Your task: Copy exactly the lines of the material below that fall between the line with "Coin salon dans" and the line with "Челябинские десантники вышли", both of those lines included; pictures stay out.

The input:

----

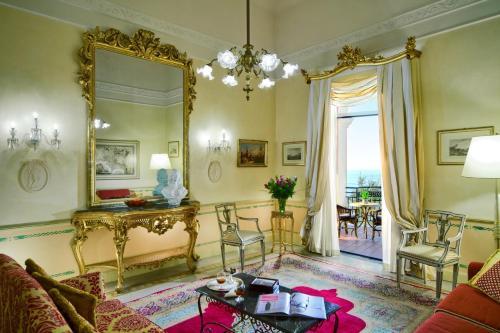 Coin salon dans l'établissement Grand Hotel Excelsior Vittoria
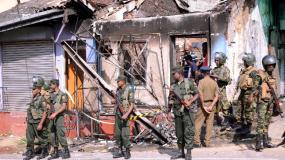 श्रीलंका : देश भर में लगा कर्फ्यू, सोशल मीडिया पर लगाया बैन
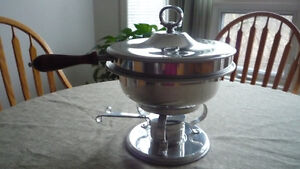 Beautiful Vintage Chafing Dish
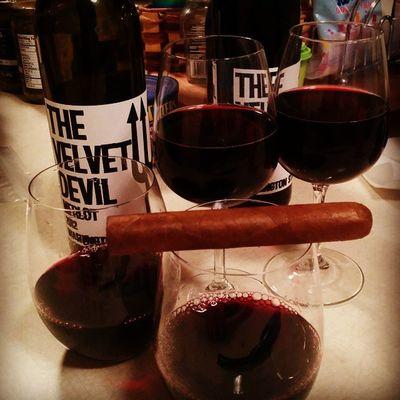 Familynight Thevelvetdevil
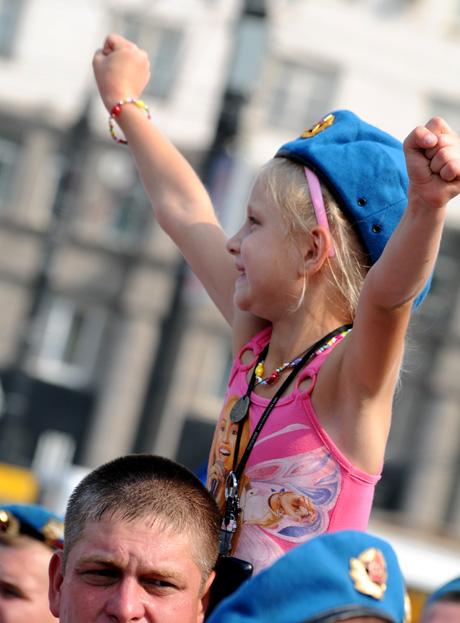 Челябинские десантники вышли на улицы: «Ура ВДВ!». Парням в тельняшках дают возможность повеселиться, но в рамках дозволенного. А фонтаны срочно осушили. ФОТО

----

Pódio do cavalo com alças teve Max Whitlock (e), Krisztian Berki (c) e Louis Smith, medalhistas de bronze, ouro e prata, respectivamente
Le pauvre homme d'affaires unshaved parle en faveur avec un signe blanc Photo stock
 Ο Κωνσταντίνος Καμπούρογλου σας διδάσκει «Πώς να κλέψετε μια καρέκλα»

----

Expected answer:
 Coin salon dans l'établissement Grand Hotel Excelsior Vittoria
 श्रीलंका : देश भर में लगा कर्फ्यू, सोशल मीडिया पर लगाया बैन
 Beautiful Vintage Chafing Dish
 Familynight Thevelvetdevil
 Челябинские десантники вышли на улицы: «Ура ВДВ!». Парням в тельняшках дают возможность повеселиться, но в рамках дозволенного. А фонтаны срочно осушили. ФОТО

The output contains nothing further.